Note d’information de M. Jean-Bernard de Vaivre, correspondant de l’AIBL : « Gustave Schlumberger et le décor de l’auberge du prieuré de France à Rhodes ».

Résumé :L’aile nord-ouest de l’auberge du prieuré de France à Rhodes, peu entretenue durant l’occupation ottomane et endommagée en 1944, a été privée de plusieurs éléments de son décor. Les uns définitivement martelés vers 1850, d’autres – notamment quatre pierres sculptées d’écus - déposées plus tard et qui furent récupérées, un peu avant 1900, par le vice-consul de France, Louis Fradin de Belabre, et disposées dans le dépôt lapidaire qu’il s’était constitué dans son jardin. Le sort de beaucoup de tous ces éléments est inconnu, mais l’auteur de la note d’information avait publié en 2006, dans une étude sur “la prétendue maison de Djem à Rhodes”, les quatre écus précités, qu’il avait précisément identifiés.

Le cheminement de ces éléments du décor peut être aujourd’hui reconstitué grâce aux lettres, conservées à la bibliothèque de l’Institut, adressées par Louis de Belabre à Gustave Schlumberger, à qui il les proposa en novembre 1904. Sclumberger les acquit alors, permettant ainsi de les sauver et de reconstituer précisément l’aspect de la façade de cette aile de l’auberge des chevaliers français.
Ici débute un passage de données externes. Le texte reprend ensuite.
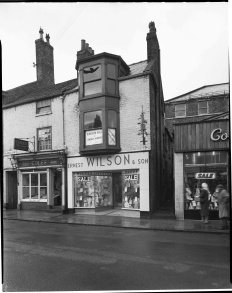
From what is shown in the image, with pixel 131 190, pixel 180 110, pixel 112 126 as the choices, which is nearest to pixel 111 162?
pixel 131 190

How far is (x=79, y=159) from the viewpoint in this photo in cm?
1603

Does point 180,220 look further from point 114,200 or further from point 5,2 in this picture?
point 5,2

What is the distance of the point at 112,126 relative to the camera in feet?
48.7

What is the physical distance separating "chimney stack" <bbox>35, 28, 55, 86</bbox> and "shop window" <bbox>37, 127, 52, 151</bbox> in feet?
23.2

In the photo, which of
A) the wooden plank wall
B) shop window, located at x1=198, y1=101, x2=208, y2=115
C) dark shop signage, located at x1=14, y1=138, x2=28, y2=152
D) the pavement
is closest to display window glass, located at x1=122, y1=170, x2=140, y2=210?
the pavement

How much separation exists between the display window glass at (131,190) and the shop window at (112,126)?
2136mm

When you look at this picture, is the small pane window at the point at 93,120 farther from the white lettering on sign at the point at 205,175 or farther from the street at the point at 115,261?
the street at the point at 115,261

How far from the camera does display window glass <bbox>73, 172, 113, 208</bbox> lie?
1602 cm

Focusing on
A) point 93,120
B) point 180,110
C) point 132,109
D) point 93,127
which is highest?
point 180,110

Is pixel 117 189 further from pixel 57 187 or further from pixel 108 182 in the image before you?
pixel 57 187

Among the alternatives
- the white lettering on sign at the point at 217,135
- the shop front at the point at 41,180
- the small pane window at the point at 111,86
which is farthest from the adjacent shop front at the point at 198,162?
the shop front at the point at 41,180

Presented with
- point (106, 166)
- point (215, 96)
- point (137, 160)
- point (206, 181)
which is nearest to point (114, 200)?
point (106, 166)

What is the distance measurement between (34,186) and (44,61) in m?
11.5

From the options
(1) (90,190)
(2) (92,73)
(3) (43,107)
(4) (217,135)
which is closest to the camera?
(4) (217,135)
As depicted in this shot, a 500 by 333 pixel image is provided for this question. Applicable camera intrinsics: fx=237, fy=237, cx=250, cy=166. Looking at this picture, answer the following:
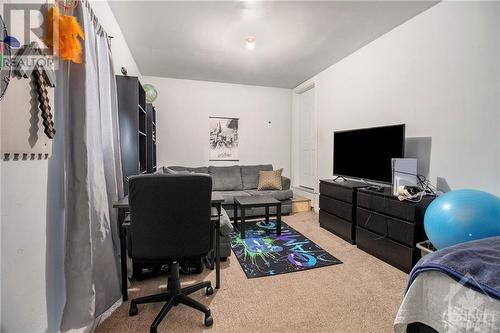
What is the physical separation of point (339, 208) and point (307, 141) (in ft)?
7.15

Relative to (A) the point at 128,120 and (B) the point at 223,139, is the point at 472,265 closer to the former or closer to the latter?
(A) the point at 128,120

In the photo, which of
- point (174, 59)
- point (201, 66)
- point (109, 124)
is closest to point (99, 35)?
point (109, 124)

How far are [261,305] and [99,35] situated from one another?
2.53m

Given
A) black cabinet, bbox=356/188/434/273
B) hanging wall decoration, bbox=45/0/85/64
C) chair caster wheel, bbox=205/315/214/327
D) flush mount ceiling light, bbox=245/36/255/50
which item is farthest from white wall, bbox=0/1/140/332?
Answer: black cabinet, bbox=356/188/434/273

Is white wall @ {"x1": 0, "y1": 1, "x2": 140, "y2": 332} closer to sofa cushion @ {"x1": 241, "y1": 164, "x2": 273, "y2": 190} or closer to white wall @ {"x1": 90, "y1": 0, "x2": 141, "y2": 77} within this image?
white wall @ {"x1": 90, "y1": 0, "x2": 141, "y2": 77}

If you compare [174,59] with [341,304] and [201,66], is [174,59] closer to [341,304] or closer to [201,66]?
[201,66]

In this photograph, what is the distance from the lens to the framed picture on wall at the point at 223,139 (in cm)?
509

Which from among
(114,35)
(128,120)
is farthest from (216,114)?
(128,120)

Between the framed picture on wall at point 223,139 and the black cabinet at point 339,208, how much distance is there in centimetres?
227

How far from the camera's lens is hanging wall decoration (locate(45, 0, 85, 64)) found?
122 cm

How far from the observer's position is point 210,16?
101 inches

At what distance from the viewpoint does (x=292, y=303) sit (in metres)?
1.85

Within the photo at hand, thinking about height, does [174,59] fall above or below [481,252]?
above

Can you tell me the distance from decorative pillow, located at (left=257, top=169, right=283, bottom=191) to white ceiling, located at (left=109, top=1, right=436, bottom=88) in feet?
6.31
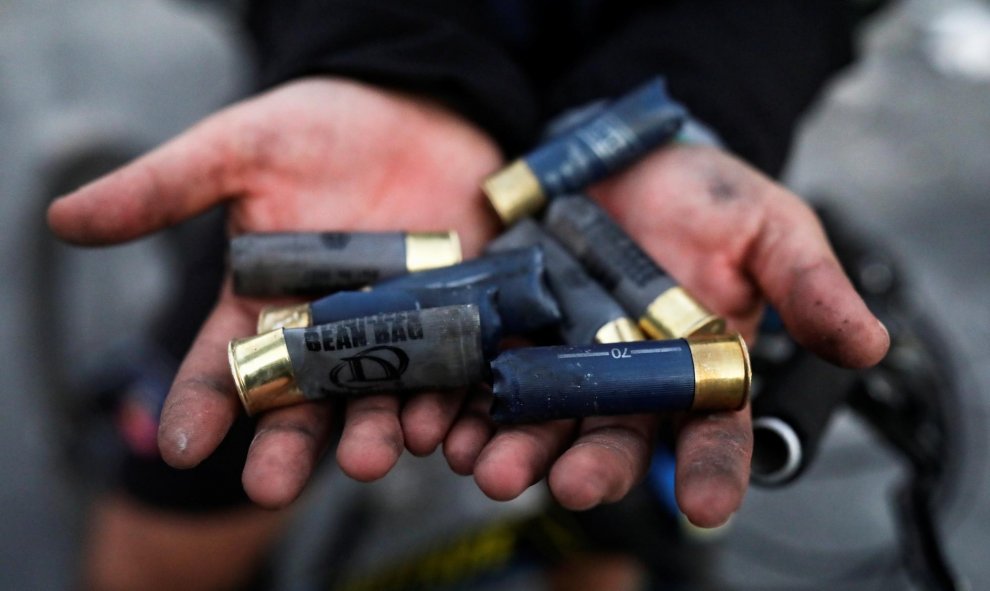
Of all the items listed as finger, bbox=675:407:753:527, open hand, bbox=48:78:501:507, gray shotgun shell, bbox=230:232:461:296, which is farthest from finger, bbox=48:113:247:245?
finger, bbox=675:407:753:527

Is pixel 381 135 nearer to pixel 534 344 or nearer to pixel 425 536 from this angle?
pixel 534 344

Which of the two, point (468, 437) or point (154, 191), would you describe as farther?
point (154, 191)

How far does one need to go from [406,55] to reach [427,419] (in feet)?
3.57

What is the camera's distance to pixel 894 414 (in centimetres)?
210

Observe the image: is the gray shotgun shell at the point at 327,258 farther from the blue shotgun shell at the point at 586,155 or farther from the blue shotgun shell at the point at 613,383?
the blue shotgun shell at the point at 613,383

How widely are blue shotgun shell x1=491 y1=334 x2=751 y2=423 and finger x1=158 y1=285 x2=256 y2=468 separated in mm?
543

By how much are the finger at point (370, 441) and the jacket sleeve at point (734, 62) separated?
131 centimetres

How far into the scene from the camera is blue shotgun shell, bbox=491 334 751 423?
5.56ft

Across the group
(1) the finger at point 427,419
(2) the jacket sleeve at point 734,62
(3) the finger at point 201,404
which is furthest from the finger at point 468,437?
(2) the jacket sleeve at point 734,62

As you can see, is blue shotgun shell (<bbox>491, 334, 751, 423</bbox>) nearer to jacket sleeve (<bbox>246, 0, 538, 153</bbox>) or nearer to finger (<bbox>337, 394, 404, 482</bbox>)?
finger (<bbox>337, 394, 404, 482</bbox>)

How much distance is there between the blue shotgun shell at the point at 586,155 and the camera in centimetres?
236

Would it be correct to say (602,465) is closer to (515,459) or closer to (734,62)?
(515,459)

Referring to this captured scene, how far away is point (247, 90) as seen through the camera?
11.7 ft

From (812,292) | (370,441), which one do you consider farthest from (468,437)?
(812,292)
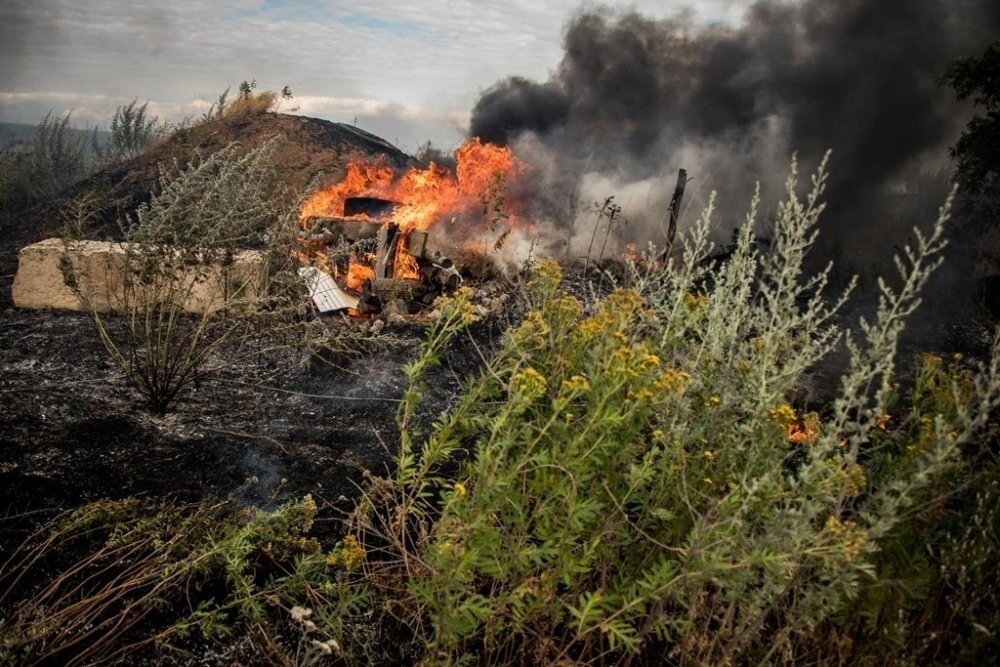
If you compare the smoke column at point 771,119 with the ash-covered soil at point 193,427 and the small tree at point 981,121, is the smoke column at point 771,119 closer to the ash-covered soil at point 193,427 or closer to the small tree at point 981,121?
the small tree at point 981,121

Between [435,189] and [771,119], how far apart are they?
10122 mm

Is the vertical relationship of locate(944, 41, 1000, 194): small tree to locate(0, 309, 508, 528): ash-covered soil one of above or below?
above

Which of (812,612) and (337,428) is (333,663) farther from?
(337,428)

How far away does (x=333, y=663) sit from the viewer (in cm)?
259

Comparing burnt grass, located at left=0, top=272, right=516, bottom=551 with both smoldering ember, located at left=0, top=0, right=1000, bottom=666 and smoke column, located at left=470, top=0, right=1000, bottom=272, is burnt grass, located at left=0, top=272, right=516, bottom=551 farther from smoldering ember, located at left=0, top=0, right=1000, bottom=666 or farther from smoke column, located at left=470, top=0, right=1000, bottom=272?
smoke column, located at left=470, top=0, right=1000, bottom=272

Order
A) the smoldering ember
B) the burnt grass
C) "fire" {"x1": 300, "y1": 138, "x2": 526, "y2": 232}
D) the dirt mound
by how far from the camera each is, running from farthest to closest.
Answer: the dirt mound, "fire" {"x1": 300, "y1": 138, "x2": 526, "y2": 232}, the burnt grass, the smoldering ember

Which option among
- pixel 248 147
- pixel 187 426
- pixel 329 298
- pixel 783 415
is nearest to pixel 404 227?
pixel 329 298

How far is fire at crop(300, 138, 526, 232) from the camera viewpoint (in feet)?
41.8

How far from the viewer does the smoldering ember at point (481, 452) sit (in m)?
2.13

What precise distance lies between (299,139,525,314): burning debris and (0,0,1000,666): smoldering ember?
90mm

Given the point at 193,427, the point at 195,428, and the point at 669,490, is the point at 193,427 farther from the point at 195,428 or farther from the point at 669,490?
the point at 669,490

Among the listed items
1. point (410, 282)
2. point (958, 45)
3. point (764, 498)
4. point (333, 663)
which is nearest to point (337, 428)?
point (333, 663)

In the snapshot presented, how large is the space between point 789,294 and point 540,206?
1200cm

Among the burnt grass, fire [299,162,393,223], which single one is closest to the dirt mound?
fire [299,162,393,223]
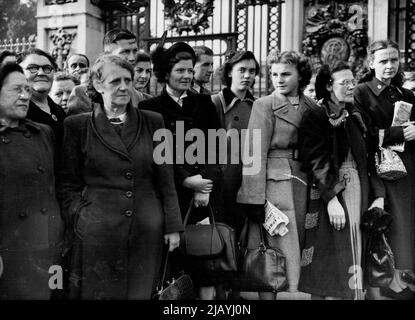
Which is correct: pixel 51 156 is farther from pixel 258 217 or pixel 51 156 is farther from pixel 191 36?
pixel 191 36

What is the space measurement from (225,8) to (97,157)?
7.40m

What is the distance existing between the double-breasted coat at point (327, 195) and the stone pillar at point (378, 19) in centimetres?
567

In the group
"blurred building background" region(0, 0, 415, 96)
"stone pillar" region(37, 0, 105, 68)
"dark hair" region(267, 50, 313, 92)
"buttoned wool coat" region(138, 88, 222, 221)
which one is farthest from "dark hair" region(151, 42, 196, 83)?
"stone pillar" region(37, 0, 105, 68)

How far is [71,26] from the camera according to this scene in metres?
10.1

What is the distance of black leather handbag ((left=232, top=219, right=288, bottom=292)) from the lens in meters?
4.54

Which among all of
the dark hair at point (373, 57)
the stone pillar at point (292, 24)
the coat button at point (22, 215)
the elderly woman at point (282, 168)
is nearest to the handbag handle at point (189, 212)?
the elderly woman at point (282, 168)

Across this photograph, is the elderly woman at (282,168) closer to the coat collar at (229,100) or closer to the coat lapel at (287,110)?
the coat lapel at (287,110)

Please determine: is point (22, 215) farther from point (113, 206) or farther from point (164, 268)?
point (164, 268)

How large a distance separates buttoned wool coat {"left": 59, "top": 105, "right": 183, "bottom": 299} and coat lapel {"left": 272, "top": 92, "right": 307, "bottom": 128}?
1088mm

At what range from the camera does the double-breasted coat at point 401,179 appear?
478 centimetres

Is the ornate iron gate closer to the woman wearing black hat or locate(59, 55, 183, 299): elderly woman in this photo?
the woman wearing black hat

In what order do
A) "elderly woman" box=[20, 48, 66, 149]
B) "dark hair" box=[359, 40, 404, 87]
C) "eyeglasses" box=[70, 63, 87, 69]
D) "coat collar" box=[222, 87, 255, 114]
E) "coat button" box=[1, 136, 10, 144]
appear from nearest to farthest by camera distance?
"coat button" box=[1, 136, 10, 144]
"elderly woman" box=[20, 48, 66, 149]
"dark hair" box=[359, 40, 404, 87]
"coat collar" box=[222, 87, 255, 114]
"eyeglasses" box=[70, 63, 87, 69]
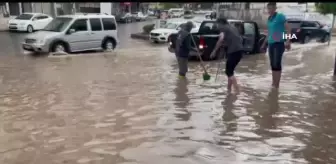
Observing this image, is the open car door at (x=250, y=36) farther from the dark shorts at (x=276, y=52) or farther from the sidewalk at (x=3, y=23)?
the sidewalk at (x=3, y=23)

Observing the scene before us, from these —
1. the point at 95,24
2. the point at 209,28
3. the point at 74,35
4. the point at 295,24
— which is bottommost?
the point at 295,24

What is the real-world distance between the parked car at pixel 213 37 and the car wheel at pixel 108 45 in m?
4.81

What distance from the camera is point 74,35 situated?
1727cm

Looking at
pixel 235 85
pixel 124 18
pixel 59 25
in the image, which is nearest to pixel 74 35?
pixel 59 25

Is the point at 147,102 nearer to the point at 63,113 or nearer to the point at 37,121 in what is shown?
the point at 63,113

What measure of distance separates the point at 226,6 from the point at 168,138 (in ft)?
170

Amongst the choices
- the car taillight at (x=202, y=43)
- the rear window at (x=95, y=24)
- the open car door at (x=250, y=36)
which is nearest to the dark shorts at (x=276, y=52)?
the car taillight at (x=202, y=43)

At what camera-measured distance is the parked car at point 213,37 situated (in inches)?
558

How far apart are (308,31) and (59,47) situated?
14.0m

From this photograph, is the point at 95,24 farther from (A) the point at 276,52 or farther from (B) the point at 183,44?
(A) the point at 276,52

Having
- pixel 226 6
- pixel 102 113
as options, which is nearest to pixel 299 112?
pixel 102 113

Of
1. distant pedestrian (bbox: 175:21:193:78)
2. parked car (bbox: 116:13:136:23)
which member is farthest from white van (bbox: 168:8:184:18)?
distant pedestrian (bbox: 175:21:193:78)

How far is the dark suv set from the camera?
23938mm

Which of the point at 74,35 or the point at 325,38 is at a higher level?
the point at 74,35
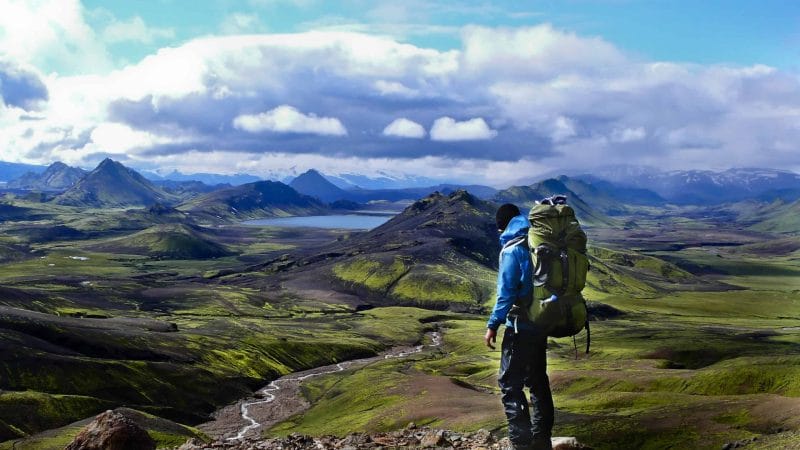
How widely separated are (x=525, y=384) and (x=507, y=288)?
14.5 ft

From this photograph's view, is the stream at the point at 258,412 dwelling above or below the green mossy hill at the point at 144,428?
below

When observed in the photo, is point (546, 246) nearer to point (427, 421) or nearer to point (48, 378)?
point (427, 421)

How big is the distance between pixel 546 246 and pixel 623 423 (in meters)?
38.2

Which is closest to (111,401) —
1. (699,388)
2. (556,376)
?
(556,376)

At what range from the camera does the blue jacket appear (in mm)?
21859

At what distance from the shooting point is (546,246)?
864 inches

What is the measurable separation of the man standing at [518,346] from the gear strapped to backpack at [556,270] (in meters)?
0.40

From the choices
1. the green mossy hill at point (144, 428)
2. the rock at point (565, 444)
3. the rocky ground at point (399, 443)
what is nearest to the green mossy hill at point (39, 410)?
the green mossy hill at point (144, 428)

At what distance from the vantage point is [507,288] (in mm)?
21875

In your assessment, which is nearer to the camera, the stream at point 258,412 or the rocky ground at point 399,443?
the rocky ground at point 399,443

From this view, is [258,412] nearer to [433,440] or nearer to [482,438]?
[433,440]

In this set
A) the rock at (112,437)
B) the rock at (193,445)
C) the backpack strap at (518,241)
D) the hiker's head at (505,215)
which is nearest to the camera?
the backpack strap at (518,241)

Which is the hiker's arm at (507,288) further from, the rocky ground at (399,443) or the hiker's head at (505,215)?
the rocky ground at (399,443)

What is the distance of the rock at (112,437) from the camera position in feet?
130
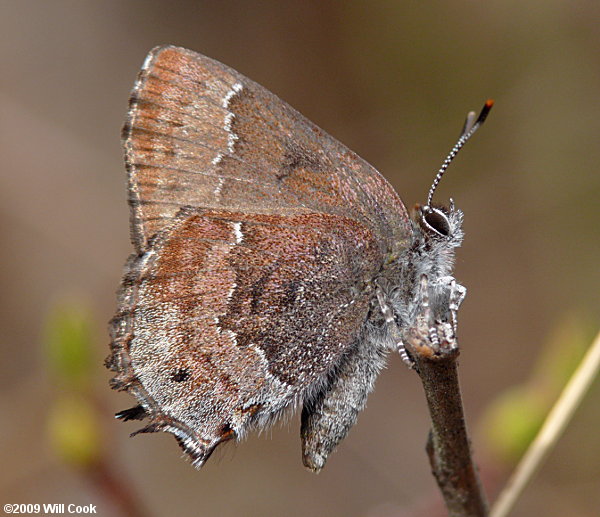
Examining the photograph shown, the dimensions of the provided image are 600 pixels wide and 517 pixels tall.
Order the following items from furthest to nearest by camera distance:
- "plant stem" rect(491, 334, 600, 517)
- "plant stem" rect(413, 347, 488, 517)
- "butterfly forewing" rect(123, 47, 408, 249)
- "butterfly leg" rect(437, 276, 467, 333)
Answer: "butterfly forewing" rect(123, 47, 408, 249) < "plant stem" rect(491, 334, 600, 517) < "butterfly leg" rect(437, 276, 467, 333) < "plant stem" rect(413, 347, 488, 517)

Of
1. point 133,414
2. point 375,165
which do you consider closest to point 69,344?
point 133,414

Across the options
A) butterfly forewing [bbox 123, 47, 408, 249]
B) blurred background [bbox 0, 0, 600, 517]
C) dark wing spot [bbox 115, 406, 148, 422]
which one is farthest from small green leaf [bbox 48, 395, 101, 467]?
blurred background [bbox 0, 0, 600, 517]

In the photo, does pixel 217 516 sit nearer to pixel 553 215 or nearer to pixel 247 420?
pixel 247 420

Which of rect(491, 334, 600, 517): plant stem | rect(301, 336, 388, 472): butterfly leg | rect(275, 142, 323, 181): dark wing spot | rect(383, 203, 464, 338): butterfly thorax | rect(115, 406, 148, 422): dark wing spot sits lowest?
rect(491, 334, 600, 517): plant stem

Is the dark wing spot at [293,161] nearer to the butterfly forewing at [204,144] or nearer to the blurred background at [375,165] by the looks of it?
the butterfly forewing at [204,144]

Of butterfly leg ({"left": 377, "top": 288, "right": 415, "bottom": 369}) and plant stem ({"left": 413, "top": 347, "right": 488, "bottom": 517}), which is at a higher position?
butterfly leg ({"left": 377, "top": 288, "right": 415, "bottom": 369})

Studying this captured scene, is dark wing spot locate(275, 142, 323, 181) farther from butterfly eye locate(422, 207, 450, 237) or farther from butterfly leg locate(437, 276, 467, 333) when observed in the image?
butterfly leg locate(437, 276, 467, 333)

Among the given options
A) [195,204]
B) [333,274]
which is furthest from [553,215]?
[195,204]

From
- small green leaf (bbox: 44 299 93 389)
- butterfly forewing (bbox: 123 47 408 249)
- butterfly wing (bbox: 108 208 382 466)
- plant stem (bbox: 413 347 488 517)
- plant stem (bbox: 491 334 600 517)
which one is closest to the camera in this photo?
plant stem (bbox: 413 347 488 517)
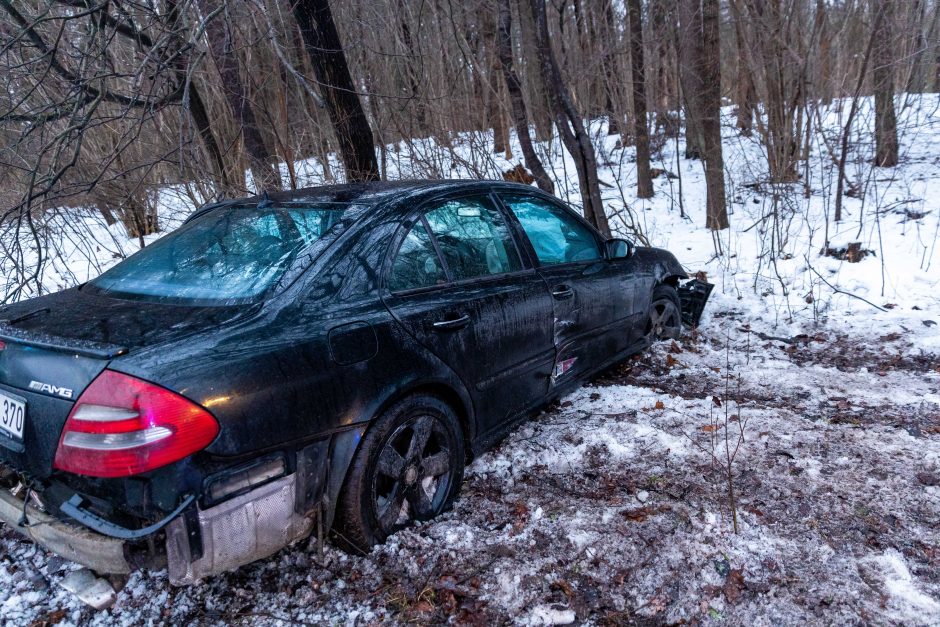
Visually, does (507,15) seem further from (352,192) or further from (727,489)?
(727,489)

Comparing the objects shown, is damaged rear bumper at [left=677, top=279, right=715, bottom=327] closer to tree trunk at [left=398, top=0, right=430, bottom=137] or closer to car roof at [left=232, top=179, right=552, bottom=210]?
car roof at [left=232, top=179, right=552, bottom=210]

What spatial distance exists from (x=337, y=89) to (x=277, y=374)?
5.21 m

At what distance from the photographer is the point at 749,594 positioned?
2377 mm

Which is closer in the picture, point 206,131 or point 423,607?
point 423,607

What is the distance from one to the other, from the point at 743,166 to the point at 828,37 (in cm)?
276

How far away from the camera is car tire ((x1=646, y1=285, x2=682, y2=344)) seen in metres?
5.15

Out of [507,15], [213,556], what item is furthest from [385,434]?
[507,15]

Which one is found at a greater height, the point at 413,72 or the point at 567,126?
the point at 413,72

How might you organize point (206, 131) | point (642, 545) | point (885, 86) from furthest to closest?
point (885, 86) < point (206, 131) < point (642, 545)

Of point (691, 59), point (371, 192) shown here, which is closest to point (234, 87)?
point (371, 192)

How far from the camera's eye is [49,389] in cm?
205

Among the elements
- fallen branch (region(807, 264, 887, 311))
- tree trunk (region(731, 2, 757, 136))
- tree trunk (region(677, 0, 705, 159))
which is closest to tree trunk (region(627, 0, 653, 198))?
tree trunk (region(731, 2, 757, 136))

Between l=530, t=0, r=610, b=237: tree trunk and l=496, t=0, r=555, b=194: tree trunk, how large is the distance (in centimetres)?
103

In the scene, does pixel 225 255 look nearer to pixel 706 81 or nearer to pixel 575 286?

Communication de M. Jean-Louis FERRARY, Vice-Président de l’Académie : « Les fastes de Privernum et le dispositif césarien à Rome et en Occident à la veille de l’expédition contre les

Résumé :F. Zevi a publié en 2016 des fragments de Fastes de Privernum qui permettent de compléter les Fastes capitolins de 44. Il apparaît que Lépide devint maître de la cavalerie perpetuus lorsque César devint dictateur perpetuus, et qu’était prévue, lorsqu’il partirait pour sa province, la désignation d’un second maître de la cavalerie, M. Valerius Messalla pour la fin de 44, puis Cn. Domitius Calvinus pour 43. L’exposé essaiera de montrer qu’il ne s’agissait que d’une mesure pragmatique, pour pallier l’absence de Rome de Lépide pendant les deux années de son gouvernement provincial, et qu’on n’a ni à postuler un dédoublement durable de la maitrise de cavalerie, ni à spéculer sur l’octroi ou la promesse de cette charge à Octave pendant l’année 42. En revanche, Lépide était la pièce maîtresse du dispositif césarien de contrôle de Rome et de l’Occident pendant la guerre parthe, mais les ides de mars allaient tout changer, en faisant d’Antoine, consul unique, la plus haute autorité légitime dans Rome, et en permettant à Octave, institué comme héritier en première ligne dans le testament de César, de brûler les étapes dans sa conquête du pouvoir.